Source texts of formatted documents
:::::

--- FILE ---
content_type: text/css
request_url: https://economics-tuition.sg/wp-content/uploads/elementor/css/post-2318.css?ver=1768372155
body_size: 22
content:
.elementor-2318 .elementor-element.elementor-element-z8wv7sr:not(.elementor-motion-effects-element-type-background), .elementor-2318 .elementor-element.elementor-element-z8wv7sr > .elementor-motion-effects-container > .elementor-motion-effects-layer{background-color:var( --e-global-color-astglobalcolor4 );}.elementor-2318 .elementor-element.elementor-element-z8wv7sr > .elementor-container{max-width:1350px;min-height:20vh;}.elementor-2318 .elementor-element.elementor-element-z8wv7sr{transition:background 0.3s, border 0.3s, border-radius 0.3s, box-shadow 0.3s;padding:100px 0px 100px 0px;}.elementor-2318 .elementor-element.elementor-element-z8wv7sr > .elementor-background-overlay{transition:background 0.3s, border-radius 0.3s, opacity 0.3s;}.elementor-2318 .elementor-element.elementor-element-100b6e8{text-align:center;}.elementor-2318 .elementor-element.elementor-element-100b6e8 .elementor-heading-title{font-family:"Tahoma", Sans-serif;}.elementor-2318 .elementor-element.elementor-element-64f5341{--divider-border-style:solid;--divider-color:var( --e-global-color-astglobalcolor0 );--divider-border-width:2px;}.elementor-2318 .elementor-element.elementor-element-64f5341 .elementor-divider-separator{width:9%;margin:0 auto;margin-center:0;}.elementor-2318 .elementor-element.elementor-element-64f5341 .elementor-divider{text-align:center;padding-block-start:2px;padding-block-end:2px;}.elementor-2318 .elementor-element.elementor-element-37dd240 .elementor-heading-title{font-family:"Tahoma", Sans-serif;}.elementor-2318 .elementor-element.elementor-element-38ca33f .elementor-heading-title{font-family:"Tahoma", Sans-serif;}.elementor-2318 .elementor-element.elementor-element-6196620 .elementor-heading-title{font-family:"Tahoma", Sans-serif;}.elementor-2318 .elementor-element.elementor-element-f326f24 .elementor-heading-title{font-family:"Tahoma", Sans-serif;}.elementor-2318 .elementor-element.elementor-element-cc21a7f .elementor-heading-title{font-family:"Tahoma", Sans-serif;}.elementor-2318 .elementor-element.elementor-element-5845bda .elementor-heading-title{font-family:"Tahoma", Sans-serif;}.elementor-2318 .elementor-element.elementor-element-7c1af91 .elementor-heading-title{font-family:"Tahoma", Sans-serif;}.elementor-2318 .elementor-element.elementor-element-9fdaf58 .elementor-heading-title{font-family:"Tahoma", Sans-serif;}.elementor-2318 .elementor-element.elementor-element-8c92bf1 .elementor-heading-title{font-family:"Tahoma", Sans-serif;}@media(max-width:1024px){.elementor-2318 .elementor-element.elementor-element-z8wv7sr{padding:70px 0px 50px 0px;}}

:::::

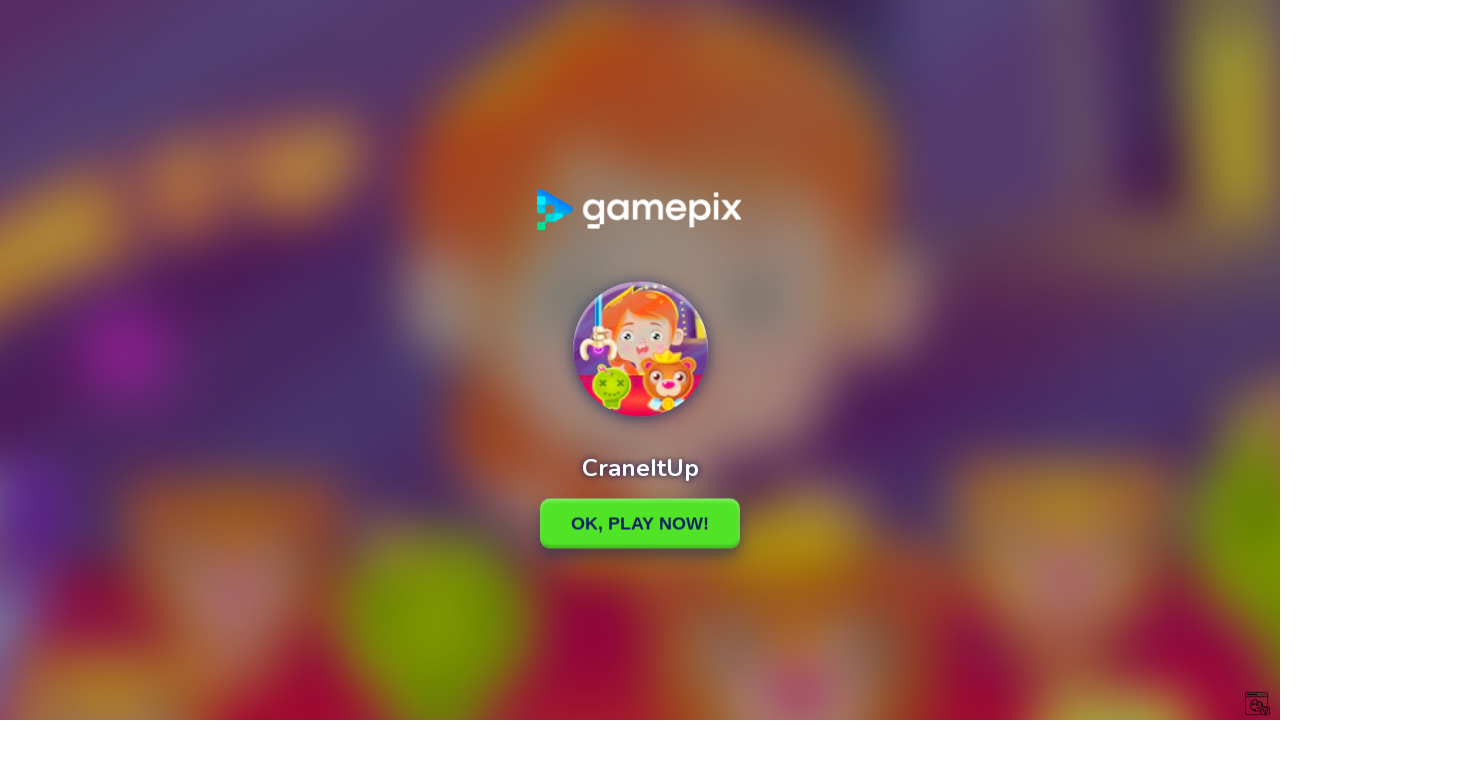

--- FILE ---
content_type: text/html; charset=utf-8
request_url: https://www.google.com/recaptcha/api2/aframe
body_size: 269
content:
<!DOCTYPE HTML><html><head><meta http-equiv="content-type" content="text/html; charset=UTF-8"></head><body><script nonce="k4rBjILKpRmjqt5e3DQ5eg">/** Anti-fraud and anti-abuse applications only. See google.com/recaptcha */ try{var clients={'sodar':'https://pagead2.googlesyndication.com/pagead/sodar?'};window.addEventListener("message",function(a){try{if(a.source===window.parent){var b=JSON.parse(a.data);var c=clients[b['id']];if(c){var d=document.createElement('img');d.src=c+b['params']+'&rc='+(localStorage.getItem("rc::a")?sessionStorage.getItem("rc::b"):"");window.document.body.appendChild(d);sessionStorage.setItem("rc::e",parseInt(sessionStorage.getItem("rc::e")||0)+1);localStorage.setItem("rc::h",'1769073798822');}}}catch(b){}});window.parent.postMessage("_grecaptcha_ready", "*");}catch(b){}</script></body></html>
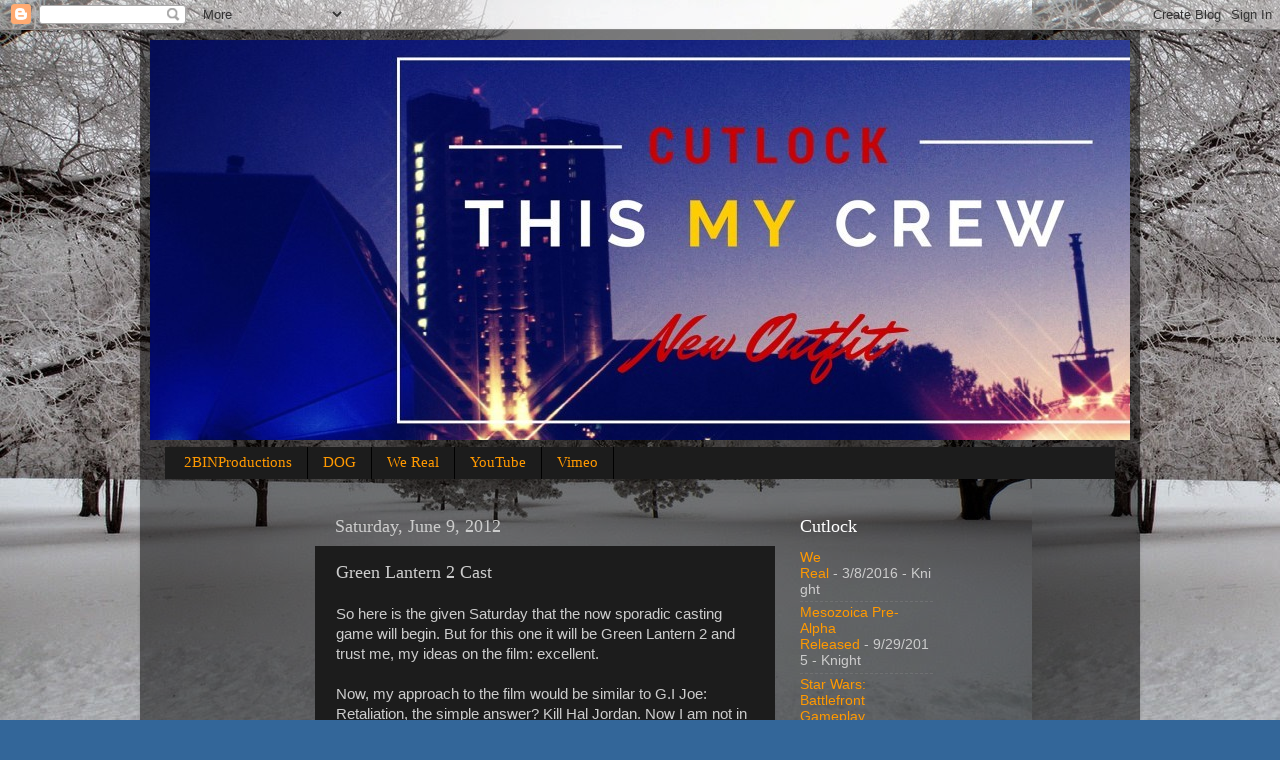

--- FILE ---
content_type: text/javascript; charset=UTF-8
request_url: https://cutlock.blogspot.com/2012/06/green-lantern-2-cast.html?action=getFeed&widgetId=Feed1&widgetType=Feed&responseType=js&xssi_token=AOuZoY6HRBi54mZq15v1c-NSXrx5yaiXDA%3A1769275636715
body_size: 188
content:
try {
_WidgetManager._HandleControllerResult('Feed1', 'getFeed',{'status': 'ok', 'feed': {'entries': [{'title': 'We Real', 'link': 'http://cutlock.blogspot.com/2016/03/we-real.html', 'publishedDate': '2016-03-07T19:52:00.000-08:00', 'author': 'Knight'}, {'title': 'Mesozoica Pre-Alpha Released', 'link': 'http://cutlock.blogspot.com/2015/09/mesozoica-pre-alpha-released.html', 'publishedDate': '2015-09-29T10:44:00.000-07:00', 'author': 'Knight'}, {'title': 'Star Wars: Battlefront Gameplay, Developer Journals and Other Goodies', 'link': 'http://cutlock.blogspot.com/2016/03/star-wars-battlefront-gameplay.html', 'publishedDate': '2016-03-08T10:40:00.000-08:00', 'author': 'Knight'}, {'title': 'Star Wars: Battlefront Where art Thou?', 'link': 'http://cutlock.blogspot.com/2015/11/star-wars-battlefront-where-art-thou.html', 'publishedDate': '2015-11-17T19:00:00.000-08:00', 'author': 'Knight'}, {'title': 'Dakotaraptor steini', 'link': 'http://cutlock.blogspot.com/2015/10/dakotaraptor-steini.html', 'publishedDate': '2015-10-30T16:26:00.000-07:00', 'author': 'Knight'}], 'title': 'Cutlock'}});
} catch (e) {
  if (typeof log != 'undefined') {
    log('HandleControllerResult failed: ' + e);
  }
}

:::::

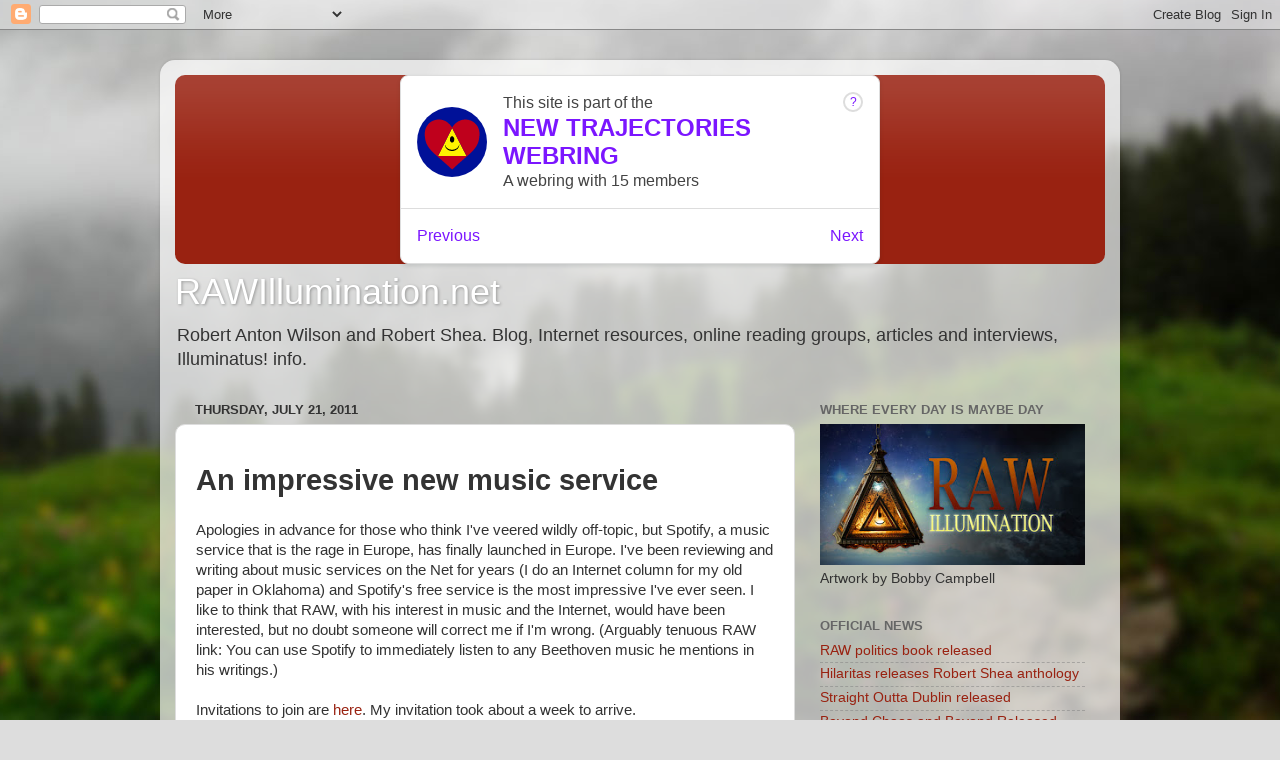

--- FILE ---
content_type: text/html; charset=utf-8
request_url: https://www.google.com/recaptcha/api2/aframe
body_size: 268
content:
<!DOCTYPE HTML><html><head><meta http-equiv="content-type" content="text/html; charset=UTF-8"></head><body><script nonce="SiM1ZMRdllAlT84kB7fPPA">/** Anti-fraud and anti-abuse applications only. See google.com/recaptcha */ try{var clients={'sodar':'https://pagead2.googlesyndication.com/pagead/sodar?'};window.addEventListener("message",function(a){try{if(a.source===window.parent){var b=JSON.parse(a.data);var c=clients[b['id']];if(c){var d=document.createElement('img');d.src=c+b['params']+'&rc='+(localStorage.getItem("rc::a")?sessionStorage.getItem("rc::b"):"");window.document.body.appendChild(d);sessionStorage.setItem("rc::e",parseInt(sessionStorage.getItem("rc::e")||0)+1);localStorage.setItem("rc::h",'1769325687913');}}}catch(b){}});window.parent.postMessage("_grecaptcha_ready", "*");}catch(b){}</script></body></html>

:::::

YOUR INSTRUCTIONS → Copy out, from the data above, every line holding the word "blogspot".

EXERCISE SOLUTION →
request_url: https://cutlock.blogspot.com/2012/06/green-lantern-2-cast.html?action=getFeed&widgetId=Feed1&widgetType=Feed&responseType=js&xssi_token=AOuZoY6HRBi54mZq15v1c-NSXrx5yaiXDA%3A1769275636715
_WidgetManager._HandleControllerResult('Feed1', 'getFeed',{'status': 'ok', 'feed': {'entries': [{'title': 'We Real', 'link': 'http://cutlock.blogspot.com/2016/03/we-real.html', 'publishedDate': '2016-03-07T19:52:00.000-08:00', 'author': 'Knight'}, {'title': 'Mesozoica Pre-Alpha Released', 'link': 'http://cutlock.blogspot.com/2015/09/mesozoica-pre-alpha-released.html', 'publishedDate': '2015-09-29T10:44:00.000-07:00', 'author': 'Knight'}, {'title': 'Star Wars: Battlefront Gameplay, Developer Journals and Other Goodies', 'link': 'http://cutlock.blogspot.com/2016/03/star-wars-battlefront-gameplay.html', 'publishedDate': '2016-03-08T10:40:00.000-08:00', 'author': 'Knight'}, {'title': 'Star Wars: Battlefront Where art Thou?', 'link': 'http://cutlock.blogspot.com/2015/11/star-wars-battlefront-where-art-thou.html', 'publishedDate': '2015-11-17T19:00:00.000-08:00', 'author': 'Knight'}, {'title': 'Dakotaraptor steini', 'link': 'http://cutlock.blogspot.com/2015/10/dakotaraptor-steini.html', 'publishedDate': '2015-10-30T16:26:00.000-07:00', 'author': 'Knight'}], 'title': 'Cutlock'}});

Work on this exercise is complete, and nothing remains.